Lightly Stuffing Ourselves

Feb. 8, 2022

Why "light" doesn't translate to "eat all you want."

Anyone remember SnackWell’s cookies?

For a brief time in the early ’90s, SnackWell’s, made by what was then the Nabisco division of Kraft Foods, seemed to be all anyone in the food industry could talk about. Their big deal was being fat-free. They were developed at the height of the anti-fat craze but before sugar and carbs were similarly villainized, meaning that their high amounts of both were overlooked.

Consumers went crazy. Kraft couldn’t make the stuff fast enough. There were reports of people following SnackWell’s trucks around.

Now SnackWell’s cookies are largely forgotten. (The brand was sold a couple of times and now rests with B&G Foods.) But I was reminded of them when I came across an account of a study purporting to show that, when it comes to helping people eat healthy, terms like “light” are overrated – even counterproductive.
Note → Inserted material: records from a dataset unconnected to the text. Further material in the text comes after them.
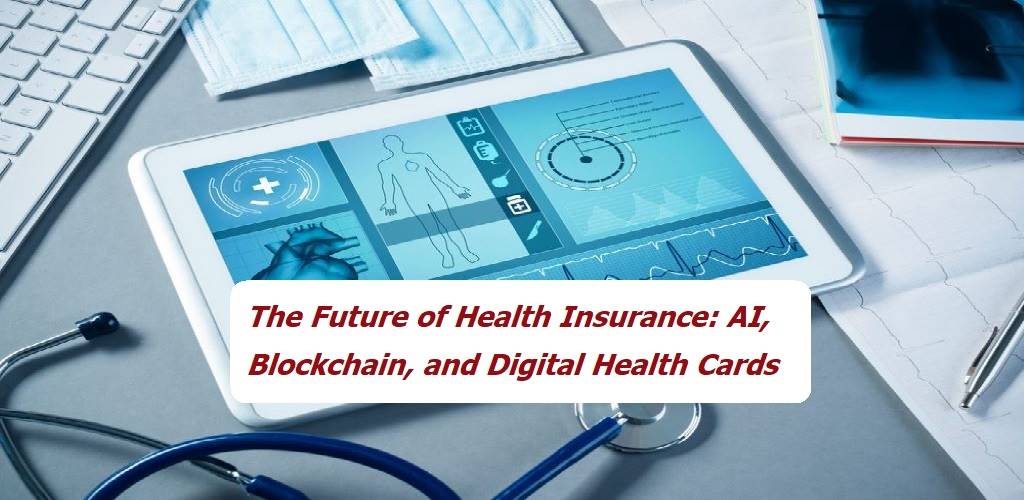 The Future of Health Insurance: AI, Blockchain, and Digital Health Cards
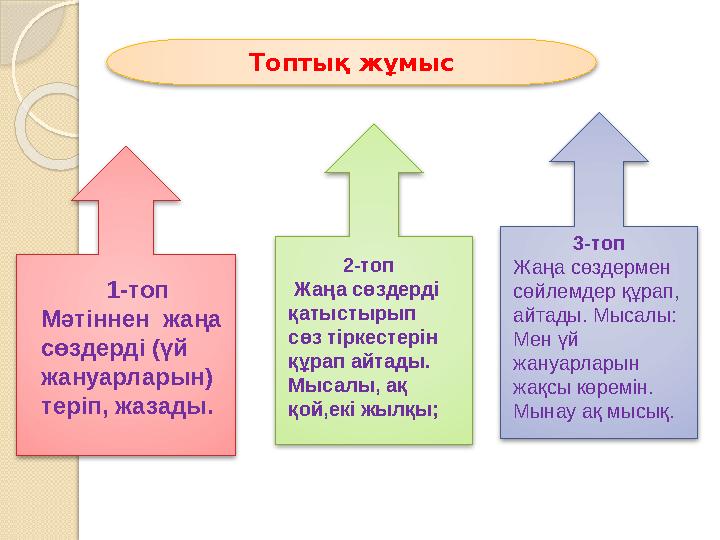 Топтық жұмыс

1-топ
Мәтіннен жаңа сөздерді (үй жануарларын) теріп, жазады.

2-топ
Жаңа сөздерді қатыстырып сөз тіркестерін құрап айтады. Мысалы, ақ қой,екі жылқы;

3-топ
Жаңа сөздермен сөйлемдер құрап, айтады. Мысалы: Мен үй жануарларын жақсы көремін. Мынау ақ мысық.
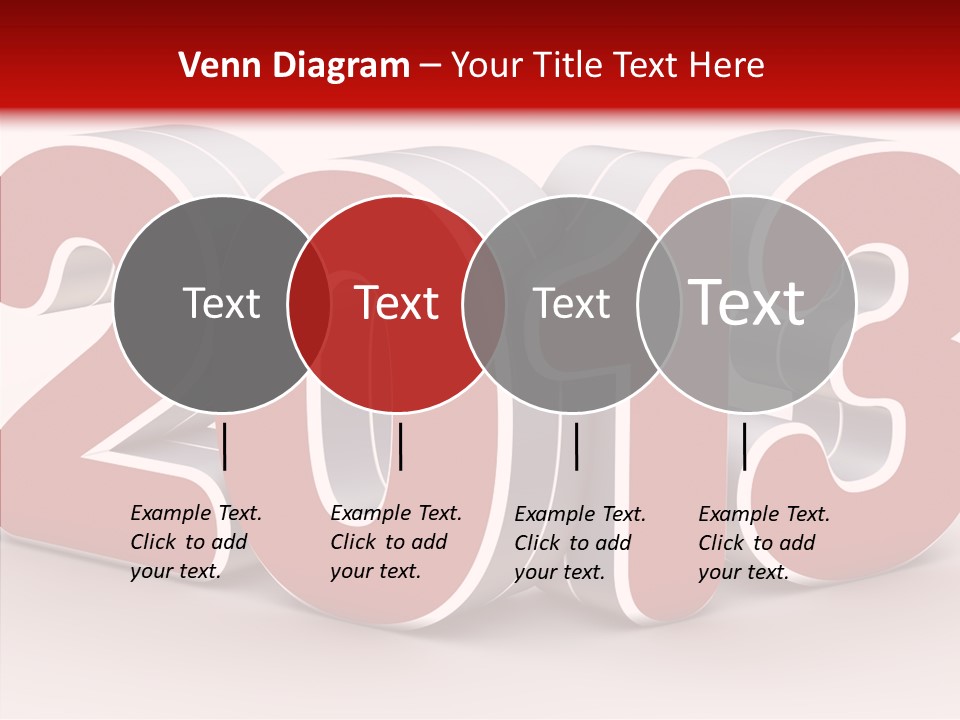 Venn Diagram – Your Title Text Here

2013

Text

Text

Text

Text

Example Text. Click to add your text.

Example Text. Click to add your text.

Example Text. Click to add your text.

Example Text. Click to add your text.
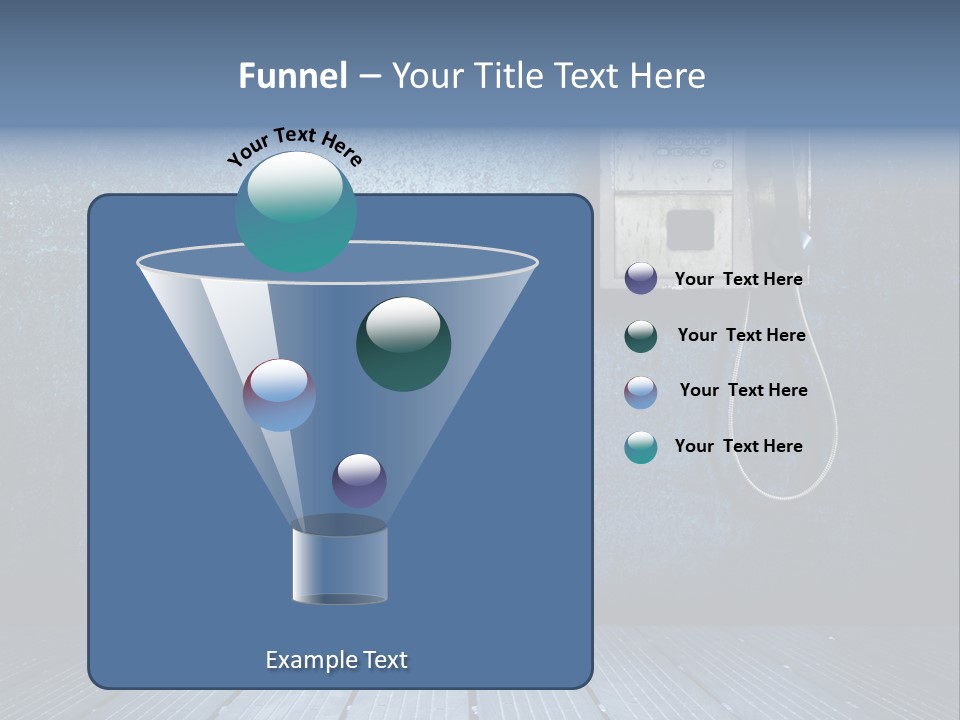 Funnel – Your Title Text Here

Your Text Here

Your Text Here

Your Text Here

Your Text Here

Your Text Here

Example Text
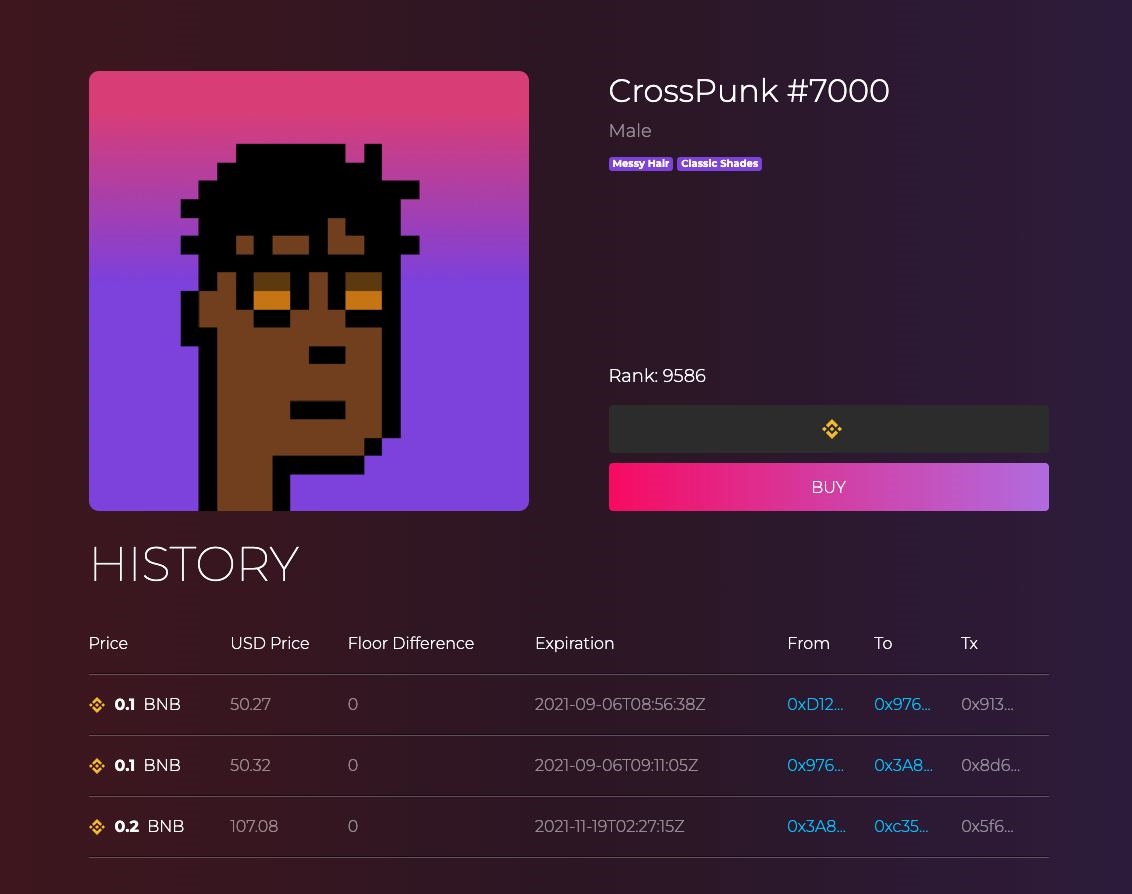 CrossPunk #7000

Male

Messy Hair Classic Shades

Rank: 9586

BUY

HISTORY

| Price | USD Price | Floor Difference | Expiration | From | To | Tx |
|---|---|---|---|---|---|---|
| 0.1 BNB | 50.27 | 0 | 2021-09-06T08:56:38Z | 0xD12... | 0x976... | 0x913... |
| 0.1 BNB | 50.32 | 0 | 2021-09-06T09:11:05Z | 0x976... | 0x3A8... | 0x8d6... |
| 0.2 BNB | 107.08 | 0 | 2021-11-19T02:27:15Z | 0x3A8... | 0xc35... | 0x5f6... |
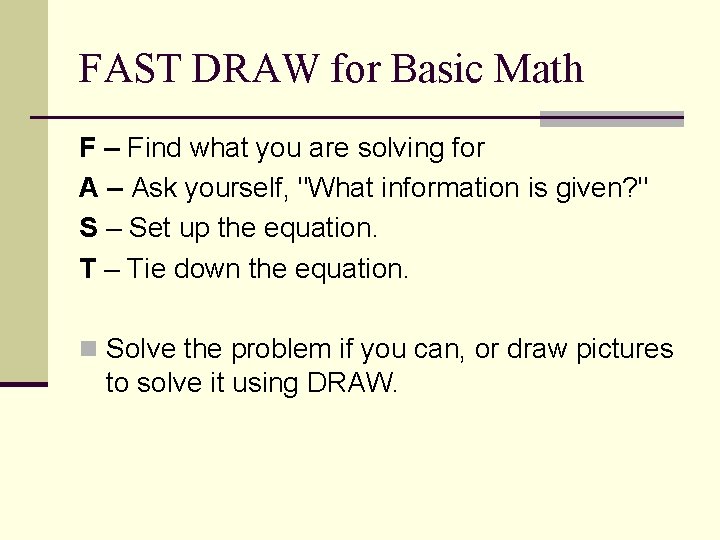 FAST DRAW for Basic Math

F – Find what you are solving for

A – Ask yourself, "What information is given?"

S – Set up the equation.

T – Tie down the equation.

Solve the problem if you can, or draw pictures to solve it using DRAW.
The study, conducted by researchers from Maastricht University in Holland and Penn State University, was structured like most good psychology experiments: simple and a little devious. Subjects were given a lunch of snack tomatoes and penne pasta with pesto, oregano and basil. Some of them were told that the meal was “light” and “not designed to fill them up”; the others were told that the meal was created to be “filling.” Then they were allowed to eat as much as they wanted.

You can probably guess the result: The subjects who thought they were eating a light meal ate more and reported feeling less full than the others. It’s as though hearing that the food was “light” gave them permission to stuff themselves.

That’s pretty much the attitude that sank SnackWell’s. Consumers heard “no fat” and translated it as “I can eat all of these I want and never gain weight.” It eventually became painfully clear that this was not the case; calories still counted.

One of the researchers told HealthDay News that the Penn State/Maastricht study perhaps “warrants caution [in] the use of labels that denote the satiating power of food. Weight loss products or products labeled as light, maybe those could backfire and actually result in more intake."

Gee, from the point of view of a food marketer, that would be...delightful.

The FDA has strict regulations on what foods can and can’t use the terms “light” and “lite” in their labeling and marketing. Studies like this one convince me that that’s probably a good thing. For consumers, at least.